The constructor of this module expects a configuration file containing the following sections:

  • Section <General> contains values for general parameters, expressed in lines of the form: key value.

    More specifically, it must contain the following pairs key value:

    • Type (orthographic|phonetic)
      Defines whether the similar words must be searched using direct SED between of orthographic forms, or between their phonetic encoding.

    • Dictionary filename
      Dictionary where the candidate alternatives words are going to be searched. Only needed if Type is orthographic.

    The dictionary can be any file containing one form per line. Only first field in the line will be considered, which makes it possible to use a basic FreeLing dictionary file since the morphological information will be ignored.

  • Compounds (yes|no) Use compound detector to consider multiword alternatives (e.g. "schoolteacher" -> "school teacher")

    • PhoneticDictionary filename
      Dictionary where the candidate alternatives words are going to be searched. Only needed if Type is phonetic.

    • PhoneticRule filename
      Configuration file for a phonetic encoding module that will be used to encode the input forms before the search. Only needed if Type is phonetic.

    The PhoneticDictionary must contain one phonetic form per line, followed by a list of orthographic forms mapping to that sound. E.g., valid lines are:

    f@Ur fore four tu too two

  • Section <Distance> contains key value lines stating parameters related to the SED measure to use:

    • CostMatrix filename
      File where the SED cost matrix to be used. The CostMatrix file must comply with FOMA requirements for cost matrices (see FOMA documentation, or examples provided in data/common/alternatives in FreeLing tarball).

    • Threshold integer
      Value for the maximum distance of desired alternatives. Note that a very high value will cause the module to produce a long list of similar words, and a too low value may result in no similar forms found.

    • MaxSizeDiff integer
      Similar strings with a length difference greater than this parameter will be filtered out of the result. To deactivate this feature, just set the value to a large number (e.g. 99).
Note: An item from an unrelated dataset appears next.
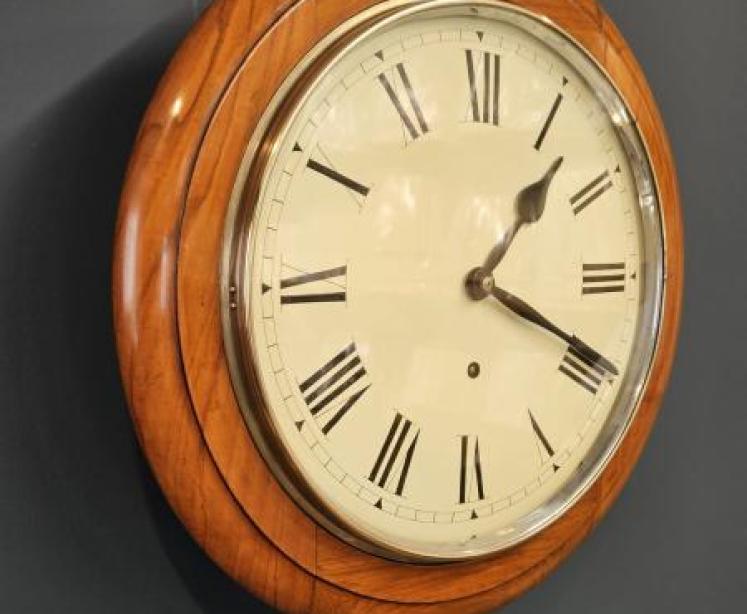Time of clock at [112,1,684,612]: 1:19
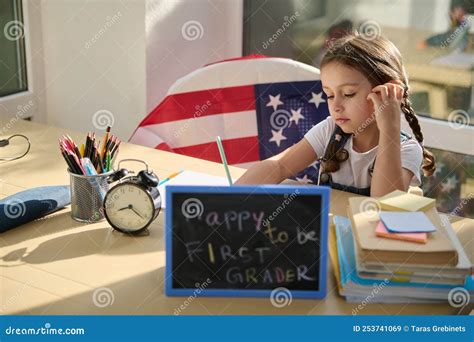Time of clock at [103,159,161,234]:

  • Section <Target> contains key value lines describing which words in the sentence must be checked for similar forms.

    • UnknownWords (yes|no)
      states whether similar forms are to be searched for unknown words (i.e. words that didn't receive any analysis from any module so far).

    • KnownWords regular-expression
      states which words with analysis have to be checked. The regular expression is matched against the PoS tag of the words. If the regular-expression is none, no known word is checked for similar forms.